Recently in this space I wrote about where North Carolina is in average teacher pay compared with the rest of the country.
Now, where is North Carolina headed on that front?
The smart bet would be that the state is going to look better when it comes to teacher pay within a couple of years, if not sooner. The topic is getting as much attention as any other as the General Assembly prepares to return to Raleigh for the short legislative session, which begins April 25.
But how does the state climb from 47th in the nation in average teacher pay to a more respectable position among the states?
At a recent legislative education committee meeting, State Schools Superintendent June Atkinson offered one suggestion.
“I would want North Carolina to be extremely bold and to look toward a 10 percent increase for all of our teachers,” Atkinson, a Democrat, told the committee.
But her idea was quickly shot down by Republican legislative leaders who control the state’s purse strings, including House Speaker Tim Moore.
The speaker called Atkinson’s proposal unrealistic because it would cost $540 million. Every 1 percent raise for teachers would cost the state roughly $54 million. Moore also said it would be unfair to other state employees, as no money would be left for them.
Moore added that he would support much smaller, across-the-board raises for teachers and state employees, but no one knows yet how much money will be available when all tax revenues are in.
Others are against across-the-board raises for teachers altogether.
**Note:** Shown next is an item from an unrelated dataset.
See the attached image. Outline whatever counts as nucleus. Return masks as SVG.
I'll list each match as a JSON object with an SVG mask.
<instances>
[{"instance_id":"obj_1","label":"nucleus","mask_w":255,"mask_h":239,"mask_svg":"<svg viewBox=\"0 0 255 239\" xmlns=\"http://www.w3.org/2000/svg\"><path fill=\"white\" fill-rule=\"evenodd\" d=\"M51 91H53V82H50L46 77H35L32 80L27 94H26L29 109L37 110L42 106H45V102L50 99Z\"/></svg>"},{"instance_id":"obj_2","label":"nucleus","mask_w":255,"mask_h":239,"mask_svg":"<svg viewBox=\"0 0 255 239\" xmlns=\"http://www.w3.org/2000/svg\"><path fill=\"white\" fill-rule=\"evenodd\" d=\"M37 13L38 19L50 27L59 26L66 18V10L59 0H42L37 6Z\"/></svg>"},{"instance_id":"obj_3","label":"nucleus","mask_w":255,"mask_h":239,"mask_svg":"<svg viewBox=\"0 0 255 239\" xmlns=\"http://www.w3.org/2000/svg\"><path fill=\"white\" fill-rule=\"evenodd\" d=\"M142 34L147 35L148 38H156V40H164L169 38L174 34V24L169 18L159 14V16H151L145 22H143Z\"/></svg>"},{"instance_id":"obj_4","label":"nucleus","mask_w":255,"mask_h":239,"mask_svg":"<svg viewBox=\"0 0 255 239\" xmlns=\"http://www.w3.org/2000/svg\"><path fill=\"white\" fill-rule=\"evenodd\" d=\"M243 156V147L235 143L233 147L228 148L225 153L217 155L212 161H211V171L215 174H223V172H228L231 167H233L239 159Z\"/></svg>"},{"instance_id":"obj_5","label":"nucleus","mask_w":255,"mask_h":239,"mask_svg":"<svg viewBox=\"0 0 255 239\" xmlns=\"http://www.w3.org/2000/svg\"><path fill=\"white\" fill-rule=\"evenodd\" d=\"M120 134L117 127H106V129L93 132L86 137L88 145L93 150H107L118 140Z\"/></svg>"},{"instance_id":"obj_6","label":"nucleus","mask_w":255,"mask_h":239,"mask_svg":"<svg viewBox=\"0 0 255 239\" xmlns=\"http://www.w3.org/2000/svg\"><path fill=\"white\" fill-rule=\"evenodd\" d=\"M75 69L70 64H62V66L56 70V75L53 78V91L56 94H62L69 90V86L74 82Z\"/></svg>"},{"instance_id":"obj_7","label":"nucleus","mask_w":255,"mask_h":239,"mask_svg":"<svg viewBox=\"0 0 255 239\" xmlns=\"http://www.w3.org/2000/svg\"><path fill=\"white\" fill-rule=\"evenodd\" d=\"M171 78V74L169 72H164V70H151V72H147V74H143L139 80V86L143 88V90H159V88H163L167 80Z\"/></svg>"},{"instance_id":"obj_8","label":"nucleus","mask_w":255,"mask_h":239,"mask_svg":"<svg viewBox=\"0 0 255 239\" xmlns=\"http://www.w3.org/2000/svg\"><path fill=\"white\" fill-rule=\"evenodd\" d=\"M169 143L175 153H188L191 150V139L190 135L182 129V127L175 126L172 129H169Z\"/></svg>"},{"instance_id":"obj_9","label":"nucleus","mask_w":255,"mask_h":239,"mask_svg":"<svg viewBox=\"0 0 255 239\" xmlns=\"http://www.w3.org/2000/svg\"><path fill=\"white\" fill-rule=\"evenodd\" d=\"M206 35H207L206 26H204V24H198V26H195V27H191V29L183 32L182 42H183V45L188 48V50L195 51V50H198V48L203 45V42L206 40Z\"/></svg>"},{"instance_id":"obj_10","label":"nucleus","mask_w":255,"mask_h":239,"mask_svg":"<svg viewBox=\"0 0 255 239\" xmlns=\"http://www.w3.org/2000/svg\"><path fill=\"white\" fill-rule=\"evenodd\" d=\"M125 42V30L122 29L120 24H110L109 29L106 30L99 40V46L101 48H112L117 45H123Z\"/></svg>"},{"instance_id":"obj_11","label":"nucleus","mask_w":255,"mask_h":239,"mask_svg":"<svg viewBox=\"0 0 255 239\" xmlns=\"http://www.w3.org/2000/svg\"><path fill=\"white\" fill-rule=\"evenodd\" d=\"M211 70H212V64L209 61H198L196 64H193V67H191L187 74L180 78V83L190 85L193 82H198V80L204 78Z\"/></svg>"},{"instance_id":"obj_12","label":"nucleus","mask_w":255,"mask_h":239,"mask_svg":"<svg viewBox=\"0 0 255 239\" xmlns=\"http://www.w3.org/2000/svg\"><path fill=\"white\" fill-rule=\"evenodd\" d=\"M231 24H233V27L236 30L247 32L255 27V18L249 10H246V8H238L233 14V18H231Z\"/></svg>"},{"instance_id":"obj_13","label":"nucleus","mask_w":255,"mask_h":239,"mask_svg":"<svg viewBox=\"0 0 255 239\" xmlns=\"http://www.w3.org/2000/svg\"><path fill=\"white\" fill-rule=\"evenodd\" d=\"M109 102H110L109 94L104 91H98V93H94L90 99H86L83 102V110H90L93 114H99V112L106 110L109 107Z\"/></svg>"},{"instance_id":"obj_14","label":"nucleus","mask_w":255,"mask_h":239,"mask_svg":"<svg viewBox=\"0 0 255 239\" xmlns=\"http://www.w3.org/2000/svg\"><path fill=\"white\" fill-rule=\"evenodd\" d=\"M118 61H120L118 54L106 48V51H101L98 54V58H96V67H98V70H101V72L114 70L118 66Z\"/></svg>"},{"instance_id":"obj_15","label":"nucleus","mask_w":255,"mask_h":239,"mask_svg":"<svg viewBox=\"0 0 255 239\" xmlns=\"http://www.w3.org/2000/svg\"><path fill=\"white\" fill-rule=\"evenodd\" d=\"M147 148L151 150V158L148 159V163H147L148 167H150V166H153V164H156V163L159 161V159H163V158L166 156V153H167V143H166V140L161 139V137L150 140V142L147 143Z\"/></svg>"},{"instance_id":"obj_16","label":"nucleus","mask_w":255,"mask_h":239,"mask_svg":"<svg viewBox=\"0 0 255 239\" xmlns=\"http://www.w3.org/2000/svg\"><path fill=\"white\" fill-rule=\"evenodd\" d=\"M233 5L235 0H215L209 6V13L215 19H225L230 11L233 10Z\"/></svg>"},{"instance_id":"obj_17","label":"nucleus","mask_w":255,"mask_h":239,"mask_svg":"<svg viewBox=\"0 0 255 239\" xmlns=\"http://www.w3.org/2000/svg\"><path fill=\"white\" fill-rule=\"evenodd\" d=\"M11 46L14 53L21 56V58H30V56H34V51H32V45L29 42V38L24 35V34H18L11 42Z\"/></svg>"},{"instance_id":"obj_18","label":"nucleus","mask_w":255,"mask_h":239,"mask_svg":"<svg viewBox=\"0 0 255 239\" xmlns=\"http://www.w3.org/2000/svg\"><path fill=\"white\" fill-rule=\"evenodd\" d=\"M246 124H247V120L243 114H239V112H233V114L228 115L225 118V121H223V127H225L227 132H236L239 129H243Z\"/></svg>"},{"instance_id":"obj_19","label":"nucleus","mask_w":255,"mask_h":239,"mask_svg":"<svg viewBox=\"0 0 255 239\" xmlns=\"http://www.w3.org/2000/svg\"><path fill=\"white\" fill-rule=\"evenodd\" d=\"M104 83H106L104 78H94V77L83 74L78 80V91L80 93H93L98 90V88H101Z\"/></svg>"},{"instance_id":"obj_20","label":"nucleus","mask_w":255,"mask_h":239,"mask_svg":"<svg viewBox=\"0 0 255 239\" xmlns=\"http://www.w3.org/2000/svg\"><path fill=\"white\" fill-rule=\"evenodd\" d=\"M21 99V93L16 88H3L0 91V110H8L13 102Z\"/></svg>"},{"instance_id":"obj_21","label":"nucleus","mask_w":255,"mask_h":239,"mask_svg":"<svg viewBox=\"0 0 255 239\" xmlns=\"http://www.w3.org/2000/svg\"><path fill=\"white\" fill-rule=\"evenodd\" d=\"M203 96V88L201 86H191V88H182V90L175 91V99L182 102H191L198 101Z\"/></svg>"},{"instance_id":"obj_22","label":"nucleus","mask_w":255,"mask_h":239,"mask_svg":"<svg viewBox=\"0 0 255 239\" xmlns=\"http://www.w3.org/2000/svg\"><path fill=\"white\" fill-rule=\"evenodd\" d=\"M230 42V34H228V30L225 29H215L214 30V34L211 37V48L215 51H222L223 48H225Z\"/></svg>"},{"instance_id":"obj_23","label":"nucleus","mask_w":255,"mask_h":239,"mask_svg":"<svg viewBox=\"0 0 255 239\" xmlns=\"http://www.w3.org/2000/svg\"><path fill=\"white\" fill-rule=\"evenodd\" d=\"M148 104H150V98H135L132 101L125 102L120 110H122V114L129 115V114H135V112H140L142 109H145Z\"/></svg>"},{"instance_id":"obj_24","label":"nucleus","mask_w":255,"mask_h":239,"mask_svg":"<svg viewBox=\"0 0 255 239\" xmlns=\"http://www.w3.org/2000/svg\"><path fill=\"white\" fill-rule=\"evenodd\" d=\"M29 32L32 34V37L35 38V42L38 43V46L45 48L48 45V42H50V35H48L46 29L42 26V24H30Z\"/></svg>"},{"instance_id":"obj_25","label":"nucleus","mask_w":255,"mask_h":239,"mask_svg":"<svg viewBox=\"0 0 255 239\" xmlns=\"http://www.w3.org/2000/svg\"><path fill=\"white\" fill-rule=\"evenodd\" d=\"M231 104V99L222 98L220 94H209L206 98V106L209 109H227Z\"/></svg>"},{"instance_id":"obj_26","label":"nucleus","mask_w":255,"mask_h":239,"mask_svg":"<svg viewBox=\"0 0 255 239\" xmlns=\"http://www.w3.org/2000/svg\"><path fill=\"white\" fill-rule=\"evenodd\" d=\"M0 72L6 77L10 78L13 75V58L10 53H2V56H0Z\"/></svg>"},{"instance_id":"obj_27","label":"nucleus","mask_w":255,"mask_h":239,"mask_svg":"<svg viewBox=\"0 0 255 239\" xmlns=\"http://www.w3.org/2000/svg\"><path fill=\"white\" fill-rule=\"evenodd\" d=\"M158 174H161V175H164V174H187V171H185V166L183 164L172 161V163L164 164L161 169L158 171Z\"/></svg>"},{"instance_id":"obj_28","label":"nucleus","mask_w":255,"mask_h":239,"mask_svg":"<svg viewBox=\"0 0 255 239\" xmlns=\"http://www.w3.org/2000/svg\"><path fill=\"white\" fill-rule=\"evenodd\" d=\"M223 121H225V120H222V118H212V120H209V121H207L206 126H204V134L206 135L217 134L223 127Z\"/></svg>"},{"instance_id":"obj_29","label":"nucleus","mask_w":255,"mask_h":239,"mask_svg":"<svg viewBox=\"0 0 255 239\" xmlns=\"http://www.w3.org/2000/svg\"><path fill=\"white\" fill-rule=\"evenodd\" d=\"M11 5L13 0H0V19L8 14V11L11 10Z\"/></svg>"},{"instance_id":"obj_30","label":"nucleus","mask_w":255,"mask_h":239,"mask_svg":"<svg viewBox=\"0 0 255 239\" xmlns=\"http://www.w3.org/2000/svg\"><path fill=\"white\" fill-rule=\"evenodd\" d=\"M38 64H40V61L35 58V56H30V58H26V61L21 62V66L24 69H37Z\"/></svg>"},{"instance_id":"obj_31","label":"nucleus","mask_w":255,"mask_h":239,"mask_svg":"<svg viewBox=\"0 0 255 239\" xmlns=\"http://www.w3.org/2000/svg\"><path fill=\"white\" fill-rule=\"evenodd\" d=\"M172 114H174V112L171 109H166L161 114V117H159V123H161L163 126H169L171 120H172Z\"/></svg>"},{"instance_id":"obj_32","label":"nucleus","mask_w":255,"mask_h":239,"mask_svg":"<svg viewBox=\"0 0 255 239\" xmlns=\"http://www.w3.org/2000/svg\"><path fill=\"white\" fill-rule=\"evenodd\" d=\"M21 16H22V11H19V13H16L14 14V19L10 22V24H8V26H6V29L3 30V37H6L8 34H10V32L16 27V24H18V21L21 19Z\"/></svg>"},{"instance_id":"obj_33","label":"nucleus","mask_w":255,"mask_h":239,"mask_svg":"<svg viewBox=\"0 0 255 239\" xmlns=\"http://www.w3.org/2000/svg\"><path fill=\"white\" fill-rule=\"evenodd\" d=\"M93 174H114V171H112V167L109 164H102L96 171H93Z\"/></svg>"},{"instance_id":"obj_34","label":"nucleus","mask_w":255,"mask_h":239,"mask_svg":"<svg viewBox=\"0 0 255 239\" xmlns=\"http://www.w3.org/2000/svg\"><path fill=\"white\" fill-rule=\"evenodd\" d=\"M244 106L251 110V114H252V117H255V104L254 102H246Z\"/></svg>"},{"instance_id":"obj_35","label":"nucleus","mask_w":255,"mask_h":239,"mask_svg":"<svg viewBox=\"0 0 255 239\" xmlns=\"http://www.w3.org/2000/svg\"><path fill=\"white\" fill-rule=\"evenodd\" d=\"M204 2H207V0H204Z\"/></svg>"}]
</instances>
Terry Stoops, director of research and education studies at the conservative John Locke Foundation, told the committee that raises for everyone means schools are enticing ineffective teachers to stay in the profession, while the best teachers aren’t really rewarded.
But Atkinson and others have stressed that strong base salaries are important to attracting qualified teachers to classrooms in the first place.
But after base pay is considered, it gets trickier.
At that same recent meeting, education experts discussed various ways to try to elevate the teaching profession. They talked about declines in attendance at schools of education in North Carolina and across the nation. Millennials simply don't want to become teachers.
Atkinson suggested ways for good teachers to get pay increases by being designated teacher leaders and taking on additional responsibilities, such as instructional coach, grade level coordinator, evaluator of other teachers or professional development coordinator.
She suggested the state provide a $10,000 allotment for each teacher leader, whether it’s one of every three teachers, one out of five or one out of 10. Clearly, that would be a huge cost as well.
Others suggested initiating multiple teacher pay pilot programs in districts across the state, so education leaders can determine over a number of years which ones work and which ones don’t.
That could involve additional money for teaching in low-performing schools and subjects like math, science and technology. It could involve paying teachers for performance based on student achievement or other measures. Some districts already are trying such programs.
Another possibility is offering scholarships to college students who agree to teach in hard-to-staff schools or subjects after they graduate. There are many other ideas floating around.
Almost everyone seems to agree that making the teaching profession attractive to the best and brightest young people is extremely important for the future of education in this state.
The hard part will be figuring out what will get us there, and paying for it.
“We have to work toward making teaching attractive,” Atkinson said.